Task to complete – Copy nothing but the lines from the one containing "Close up of" through the last line of the entries below, exactly as written and without pictures.

The data –
********************
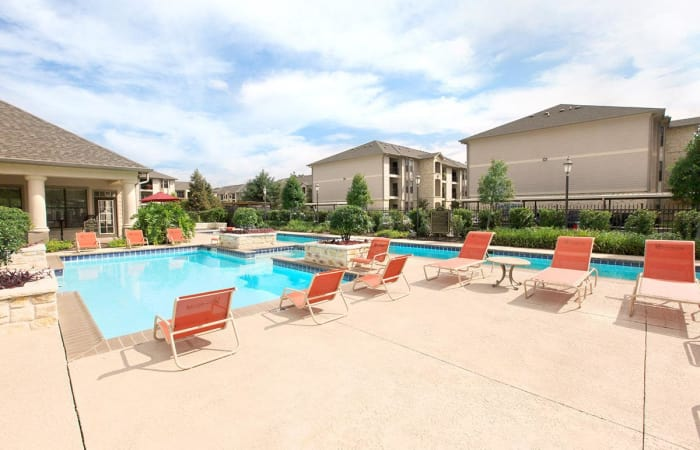 Plenty of comfortable seating near the pool area at Camden Lake Apartments in Baton Rouge, LA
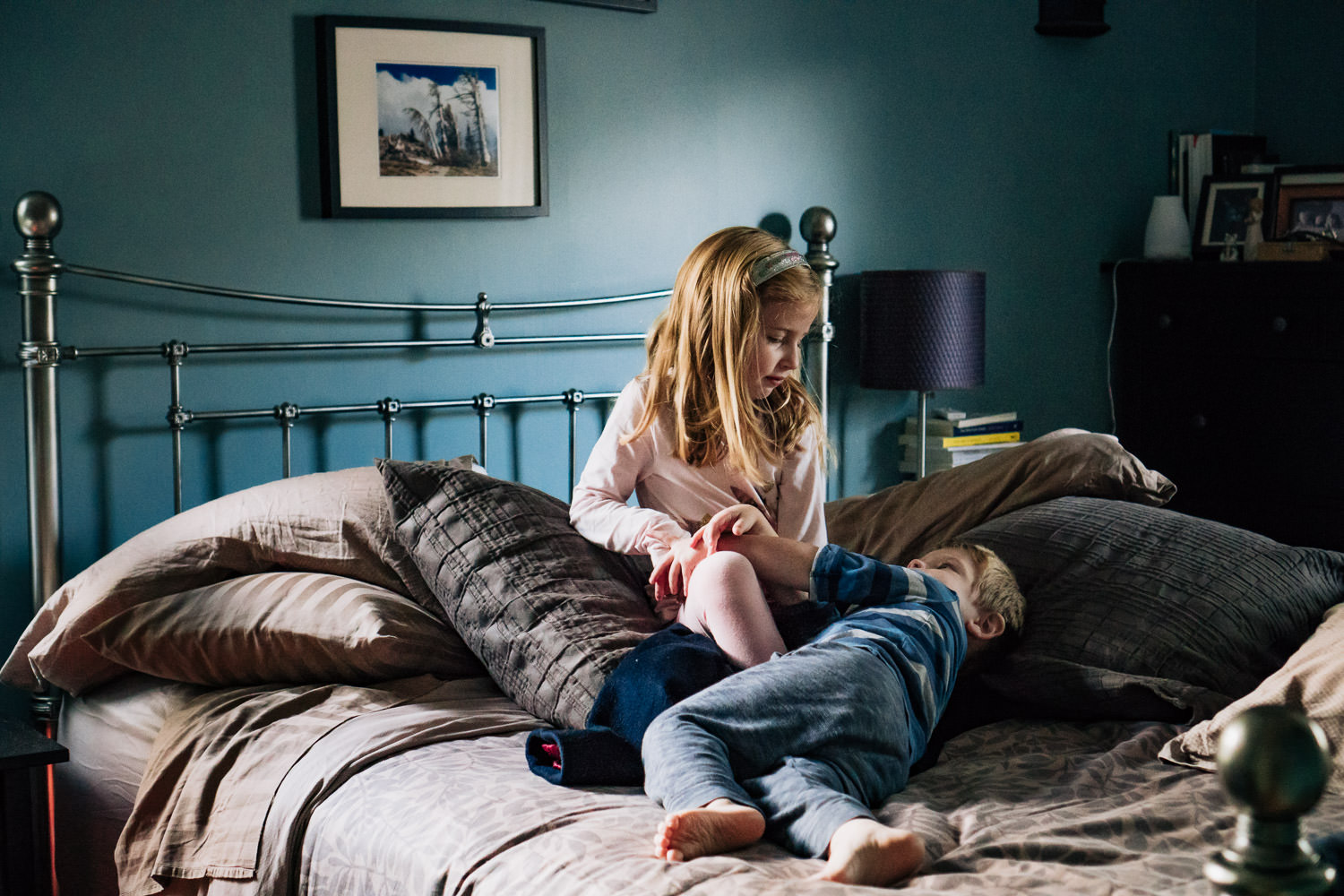 A brother and sister play on their parents' bed.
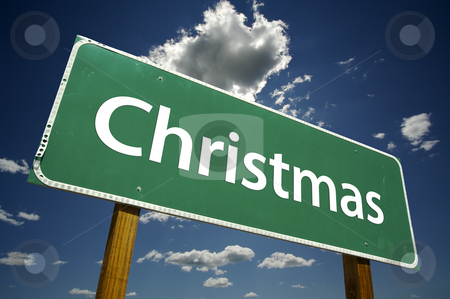 Christmas Road Sign with Dramatic Clouds stock photo, Christmas Road Sign with dramatic clouds and sky. by Andy Dean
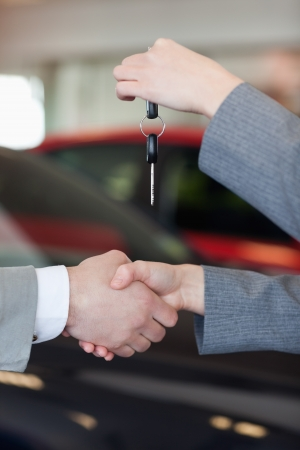 Close up of a woman giving car keys to a man in a dealership Stock Photo - 16207863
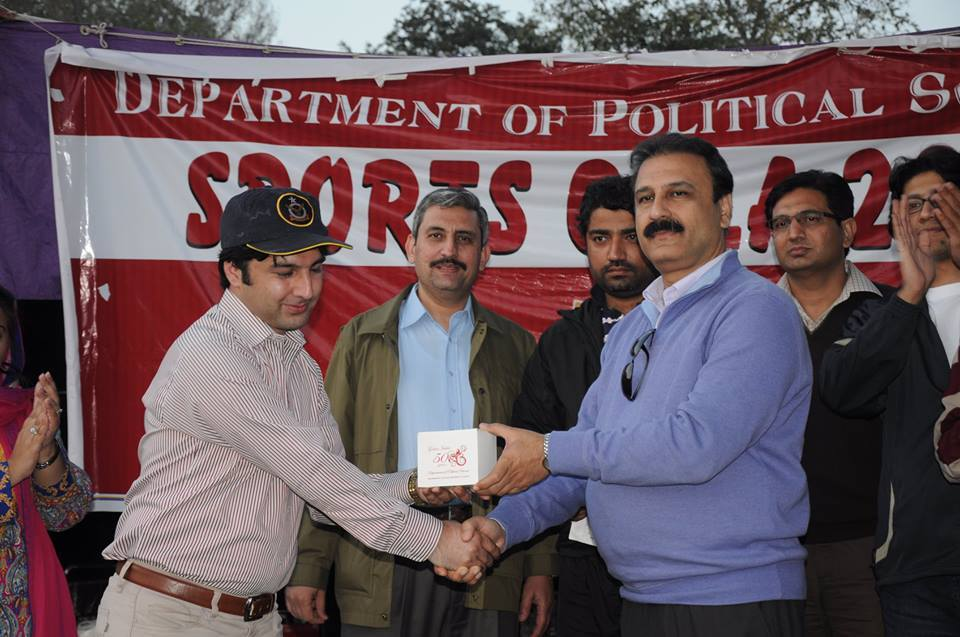 Hanif Ullah Sajid (Match Scorer) receiving souvenir  from the Chairperson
********************
Exercise output –
 Close up of a woman giving car keys to a man in a dealership Stock Photo - 16207863
 Hanif Ullah Sajid (Match Scorer) receiving souvenir  from the Chairperson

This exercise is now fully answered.